I tempi risultano, dunque, ancora lunghi ed è necessario trovare ancora ingenti quantità di denaro per realizzare il progetto: ecco allora che quella lanciata a Dubai risulta la prima piattaforma globale di chiamata per una raccolta fondi che coinvolge Stati e imprese. Lo schema è quello del partenariato tra pubblico e privato che piace tanto ai magnati capitalisti di Davos e della Silicon Valley, tra cui in testa troviamo il fondatore di Microsoft, che ha affermato che le aziende «otterranno l’aiuto dei governi e questi imprenditori si uniranno». Tra le aziende compare ovviamente anche Terra Power: «facilitare la velocità dell’innovazione e la velocità dell’espansione, questa è la mia grande speranza per la COP28», ha affermato Gates.

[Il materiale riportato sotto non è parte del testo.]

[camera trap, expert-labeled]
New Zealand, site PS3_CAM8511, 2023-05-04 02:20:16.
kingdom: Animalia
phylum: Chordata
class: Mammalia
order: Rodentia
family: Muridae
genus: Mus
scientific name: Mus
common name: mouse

Tra gli Stati firmatari della dichiarazione sul nucleare compaiono anche Canada, Repubblica Ceca, Bulgaria, Finlandia, Ghana, Ungheria, Giappone, Corea del Sud, Moldavia, Mongolia, Marocco, Olanda, Polonia, Romania, Slovacchia, Slovenia, Svezia, Ucraina e Emirati Arabi. Russia e Cina, invece, non hanno firmato l’accordo. Anche l’Italia non ha sottoscritto la dichiarazione, in quanto, secondo la presidente del Consiglio, Giorgia Meloni, la grande sfida italiana è «il tema della fusione nucleare, che potrebbe essere la soluzione domani di tutti i problemi energetici. Su questa tecnologia l’Italia è più avanti di altri, dobbiamo pensare in grande».
La COP 28 ha comunque eletto l’energia nucleare a energia del futuro: secondo l’inviato speciale americano per il clima John Kerry, «non è possibile arrivare a zero emissioni nel 2050 senza il nucleare», mentre per il presidente francese Macron è una «soluzione indispensabile». Dietro il progetto però c’è lo zampino dei soliti filantropi che riescono a promuovere i loro affari influenzando al contempo le decisioni internazionali e ottenendo fondi governativi. Metà del denaro necessario per la realizzazione della centrale nucleare di Terra Power, ad esempio, è stato investito dal dipartimento dell’Energia americano. Adesso si cercano nuove istituzioni finanziarie, azionisti e governi pronti a finanziare i progetti dei filantrocapitalisti che hanno scelto la COP 28 come principale piattaforma per promuovere i loro investimenti. Il tutto ignorando anche diversi avvertimenti provenienti da gruppi ambientalisti sui pericoli dell’energia atomica.